After 1962, CIA feared China could attack India again
DOCUMENTS POSTED ON CIA’S WEBSITE REVEAL THAT BY JAN 1963, WARY US INTEL OFFICIALS BEGAN STUDYING THE POSSIBILITY OF CHINA ‘GIVING THE INDIANS ANOTHER BLACK EYE’
NEWDELHI: Months after the brief but bloody India-China war of 1962, American intelligence were worried about the possibility of further strikes by Chinese troops through Tibet, Myanmar and even Nepal and Bhutan.
After a string of skirmishes along the disputed frontier led to a spike in tensions, Chinese troops mounted an offensive in October 1962 and advanced into Ladakh and the North East Frontier Agency (NEFA, now the state of Arunachal Pradesh). A month later, China announced a unilateral truce and withdrew troops.
By January 1963, wary US intelligence officials began studying the possibility of China “giving the Indians another black eye”, according to declassified documents recently posted on the Central Intelligence Agency’s (CIA) website.
The CIA, Defence Intelligence Agency (DIA) and United States Intelligence Board conducted assessments, including possible attacks through neighbouring countries.
They estimated the Chinese could mobilise a little more than 120,000 troops for attacks and assessed air threat to India.
A DIA document, titled The Chinese Communist ground threat to India, drawn up less than six months after the 1962 war, concluded China had the capability to carry out attacks in Ladakh, through border passes between Ladakh and Nepal, across eastern Bhutan and NEFA into Assam.
“It is estimated that the Chinese could support indefinitely operations in Ladakh, Nepal, Bhutan and eastern NEFA,” the document stated.
Among the military objectives of such attacks would be extending Chinese control to the town of Leh, seizing the territorial claim north of Joshimath, the “eventual occupation” of Nepal to forestall Indian intervention and the “effective occupation” of NEFA and the part of Assam north of the Brahmaputra river.

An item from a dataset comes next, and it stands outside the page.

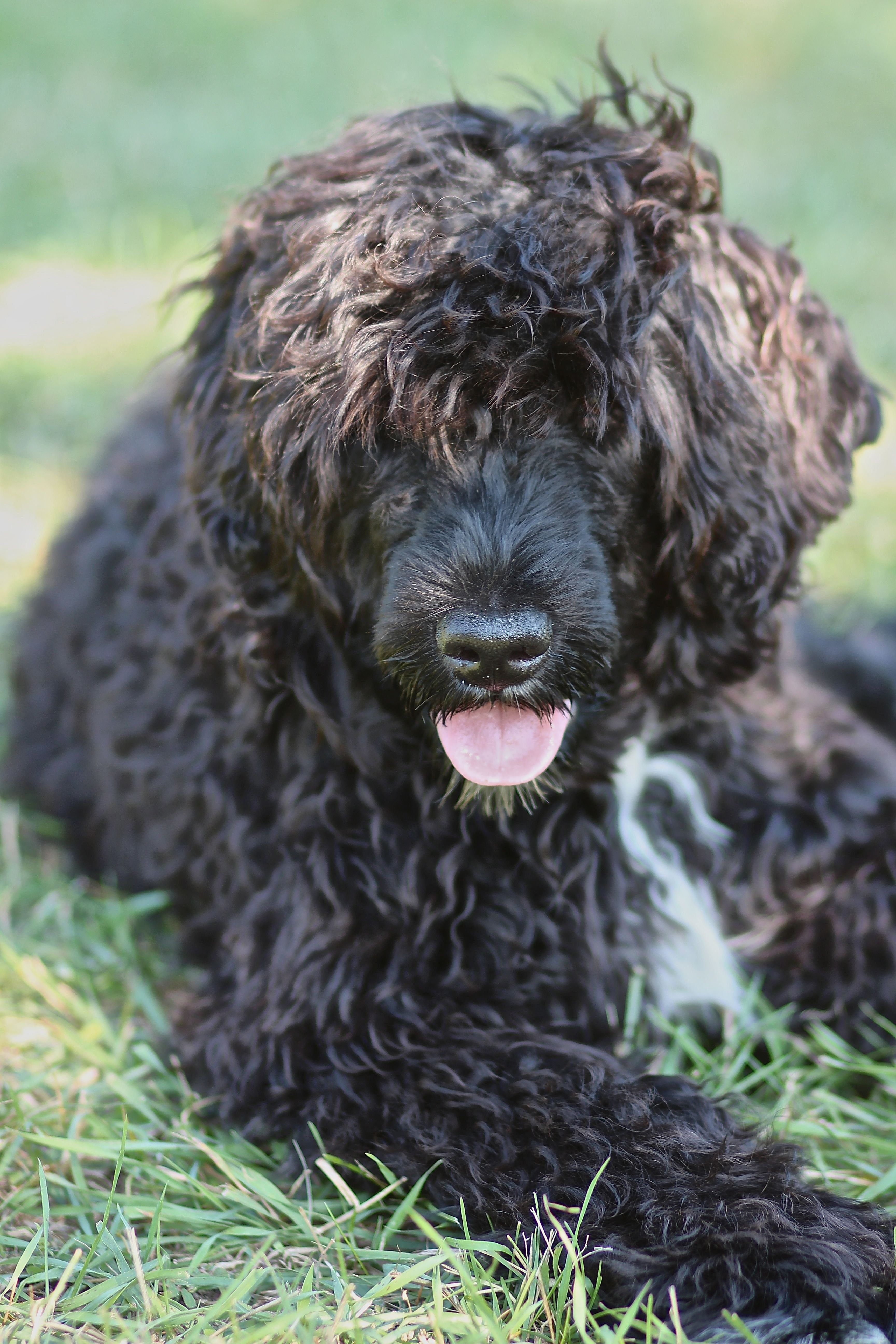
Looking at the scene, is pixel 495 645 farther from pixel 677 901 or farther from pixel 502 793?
pixel 677 901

A May 1963 top secret memorandum from the CIA and USIB concluded the “government of Burma (now Myanmar) would not resist the movement of Chinese troops” for a possible attack on India and would even “acquiesce” in the use of Burmese transportation facilities and airfields.

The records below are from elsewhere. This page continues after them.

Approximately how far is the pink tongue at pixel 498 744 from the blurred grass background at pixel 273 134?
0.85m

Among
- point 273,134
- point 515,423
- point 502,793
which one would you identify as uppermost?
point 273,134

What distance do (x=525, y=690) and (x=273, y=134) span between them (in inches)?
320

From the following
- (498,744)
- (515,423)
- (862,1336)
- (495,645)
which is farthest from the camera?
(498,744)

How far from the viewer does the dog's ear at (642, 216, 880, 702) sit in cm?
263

However, the CIA concluded that China posed only a “limited air threat” to India because of the weakness in “equipment and combat proficiency” of the air force and the lack of adequate bases in the Himalayan region.
Almost a year after the 1962 war, CIA deputy director Ray Cline informed McGeorge Bundy, special assistant to President John F Kennedy, that there were “several reasons to be concerned about the possibility of a Chinese Communist attack on the Sino-Indian border”.
China had about 120,000 troops in Tibet “capable of launching an attack on the scale of last fall with little or no warning” and Beijing “may have a political or psychological urge to demonstrate…their lack of fear of their enemies by giving the Indians another black eye right in front of both the Russians and Americans”, Bundy wrote.